Desain istana presiden di ibu kota baru Kalimantan Timur mendapati hujan kritik dari para arsitek maupun ahli perencanaan tata kota.
Salah satu kritik mengarah pada bentuk bangunan istana berbentuk Burung Garuda. Pihak asosiasi Arsitek menganggap bentuk ini merupakan simbol yang tidaklah mencirikan kemajuan peradaban bangsa Indonesia di era digital.
Selain itu, fokus lain yang menjadi perbincangan adalah soal keamanan. Sekretaris Jenderal Ikatan Arsitek Indonesia (IAI) Ariko Andikabina pun mempertanyakan aspek penting ini.

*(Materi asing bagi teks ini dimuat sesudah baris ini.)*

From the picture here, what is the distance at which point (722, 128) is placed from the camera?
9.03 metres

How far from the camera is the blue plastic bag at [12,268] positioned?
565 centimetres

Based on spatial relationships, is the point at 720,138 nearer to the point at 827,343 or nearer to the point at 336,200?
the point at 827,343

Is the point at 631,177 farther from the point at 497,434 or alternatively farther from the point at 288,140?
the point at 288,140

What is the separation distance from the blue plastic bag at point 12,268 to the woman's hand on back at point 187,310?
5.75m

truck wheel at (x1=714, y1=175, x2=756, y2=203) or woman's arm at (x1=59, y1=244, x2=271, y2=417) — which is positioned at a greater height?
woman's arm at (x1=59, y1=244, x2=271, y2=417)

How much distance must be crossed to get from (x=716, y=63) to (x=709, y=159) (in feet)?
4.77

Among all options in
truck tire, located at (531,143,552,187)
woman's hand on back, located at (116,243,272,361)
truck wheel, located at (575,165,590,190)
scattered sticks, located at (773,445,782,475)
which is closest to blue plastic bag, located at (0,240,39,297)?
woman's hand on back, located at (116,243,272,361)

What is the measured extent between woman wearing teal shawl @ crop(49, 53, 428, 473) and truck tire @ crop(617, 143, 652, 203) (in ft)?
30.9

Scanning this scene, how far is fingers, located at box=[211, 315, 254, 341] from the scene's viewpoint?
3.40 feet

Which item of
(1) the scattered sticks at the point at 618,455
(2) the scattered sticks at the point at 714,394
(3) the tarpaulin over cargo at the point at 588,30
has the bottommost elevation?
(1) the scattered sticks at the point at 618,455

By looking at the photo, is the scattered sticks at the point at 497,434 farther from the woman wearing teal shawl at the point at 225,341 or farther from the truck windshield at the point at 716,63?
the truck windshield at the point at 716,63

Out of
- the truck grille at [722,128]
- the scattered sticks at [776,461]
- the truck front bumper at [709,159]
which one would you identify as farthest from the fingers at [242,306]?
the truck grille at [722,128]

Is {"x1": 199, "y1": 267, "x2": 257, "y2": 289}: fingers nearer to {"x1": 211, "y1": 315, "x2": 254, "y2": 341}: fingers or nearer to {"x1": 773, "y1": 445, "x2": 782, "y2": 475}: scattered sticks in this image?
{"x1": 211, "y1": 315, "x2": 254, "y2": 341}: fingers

“Ada pertanyaan seolah-olah ini bangunan kaca semua, kalau sebelumnya saya dapat penjelasan atau teks menyebut tingginya hampir 80 m setara hampir 20 lantai. Sisi keamanan kepala negara gimana itu, orang penting di negeri ini harus diamankan dengan cara baik,” katanya kepada CNBC Indonesia, Kamis (1/4/21).
Ada kekhawatiran dengan bangunan setinggi itu untuk istana presiden, maka ada kekhawatiran bahwa keamanan kepala negara menjadi kurang terjaga. Ariko mengambil contoh bagaimana negara lain jarang yang menggunakan objek tinggi sebagai istana negara.

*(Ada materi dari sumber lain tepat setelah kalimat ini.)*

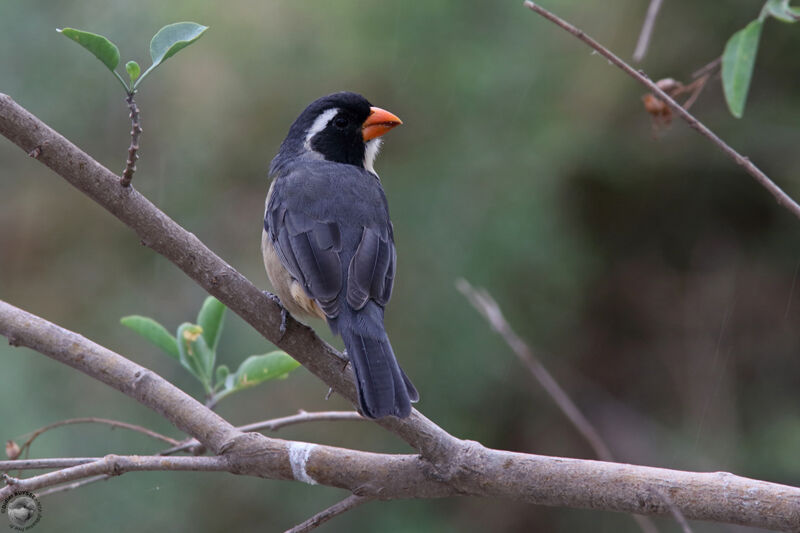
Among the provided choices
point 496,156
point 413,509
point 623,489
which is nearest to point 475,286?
point 496,156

“Pada bangunan yang keamanannya tinggi, itu bangunannya jarang tinggi. Misal istana presidensial di banyak negara. Apalagi tubuhnya kaca, kita bicara pengamanan kepala negara,” paparnya.

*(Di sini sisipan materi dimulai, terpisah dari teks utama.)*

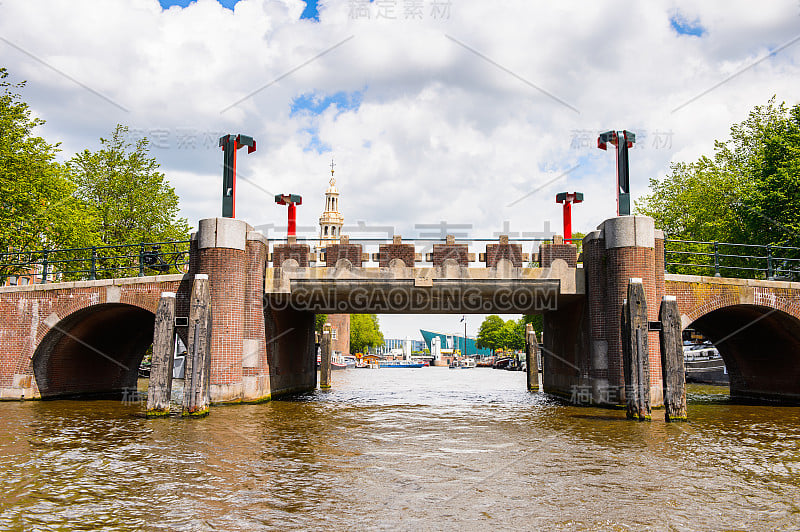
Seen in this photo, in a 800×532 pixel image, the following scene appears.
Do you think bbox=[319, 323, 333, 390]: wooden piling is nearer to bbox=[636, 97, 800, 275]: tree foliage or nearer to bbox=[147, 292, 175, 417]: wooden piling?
bbox=[147, 292, 175, 417]: wooden piling

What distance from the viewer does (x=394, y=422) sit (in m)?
15.1

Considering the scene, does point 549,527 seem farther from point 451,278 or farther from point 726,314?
point 726,314

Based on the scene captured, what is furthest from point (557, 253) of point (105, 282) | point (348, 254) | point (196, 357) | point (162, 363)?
point (105, 282)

Suara protes mengenai arsitektur ini datang dari beberapa asosiasi sekaligus, yakni Asosiasi Profesi Ikatan Arsitek Indonesia, Green Building Council Indonesia (GBCI), Ikatan Ahli Rancang Kota Indonesia (IARKI), Ikatan Arsitek Lanskap Indonesia (IALI), dan Ikatan Ahli Perencanaan Wilayah dan Kota (IAP), merilis pernyataan protes beberapa hari lalu.